Document excerpt
------------------------------------------------------------------------

Reviewed by Pat Davidson Reef

Lily King paints a portrait in words with anger, humor, and wisdom about a struggling woman writer in her book “Writers and Lovers.” Her candor in expressing the protagonist’s experiences opens another world of insight into fighting for her goals while eliminating the boundaries of conventional thought. 
Casey Peabody’s goal is to be a writer. But it is not that much fun at age 31 riding her bike to work as a waitress in Cambridge, crossing Harvard Square, and running up the stairs to a restaurant called “Iris.” Money is very tight. To help pay her rent, she walks her landlord’s dog every day. In between, she writes and writes and writes. 

Casey is carrying extra psychological baggage while also struggling to keep her balance as an independent, single woman and writer. In the middle of her daily activities, flashbacks appear in her mind of experiences that keep washing over her in unexpected moments of grief for her mother, who has died. She also mourns an ex-lover.

------------------------------------------------------------------------

Work to complete
A: Answer these questions using the book review:
(i) What is the name of the restaurant where Casey works?
(ii) How old is Casey?
(iii) What does Casey do every day to help pay her rent?
B: Repeat word for word the stretch of the book review from "Casey Peabody’s goal" through "mourns an ex-lover.".
The material that comes after this review is not needed.

Saved entries
------------------------------------------------------------------------

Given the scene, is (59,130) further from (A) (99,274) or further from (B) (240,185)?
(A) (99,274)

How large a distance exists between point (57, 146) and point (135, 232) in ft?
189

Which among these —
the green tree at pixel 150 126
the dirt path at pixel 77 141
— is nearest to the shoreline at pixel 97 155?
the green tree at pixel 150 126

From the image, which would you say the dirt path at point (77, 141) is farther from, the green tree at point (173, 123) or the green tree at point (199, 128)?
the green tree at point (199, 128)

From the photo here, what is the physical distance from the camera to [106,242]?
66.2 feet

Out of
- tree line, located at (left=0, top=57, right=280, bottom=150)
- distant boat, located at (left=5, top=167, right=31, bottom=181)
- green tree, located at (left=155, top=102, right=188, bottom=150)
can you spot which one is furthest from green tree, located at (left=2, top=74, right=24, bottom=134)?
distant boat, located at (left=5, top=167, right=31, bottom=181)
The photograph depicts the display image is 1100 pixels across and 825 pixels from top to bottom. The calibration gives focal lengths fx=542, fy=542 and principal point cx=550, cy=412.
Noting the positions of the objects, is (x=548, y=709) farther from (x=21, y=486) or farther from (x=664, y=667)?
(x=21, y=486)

------------------------------------------------------------------------

Answers by item number
A:
(i) Iris
(ii) 31
(iii) She walks her landlord's dog.

B:
Casey Peabody’s goal is to be a writer. But it is not that much fun at age 31 riding her bike to work as a waitress in Cambridge, crossing Harvard Square, and running up the stairs to a restaurant called “Iris.” Money is very tight. To help pay her rent, she walks her landlord’s dog every day. In between, she writes and writes and writes. 

Casey is carrying extra psychological baggage while also struggling to keep her balance as an independent, single woman and writer. In the middle of her daily activities, flashbacks appear in her mind of experiences that keep washing over her in unexpected moments of grief for her mother, who has died. She also mourns an ex-lover.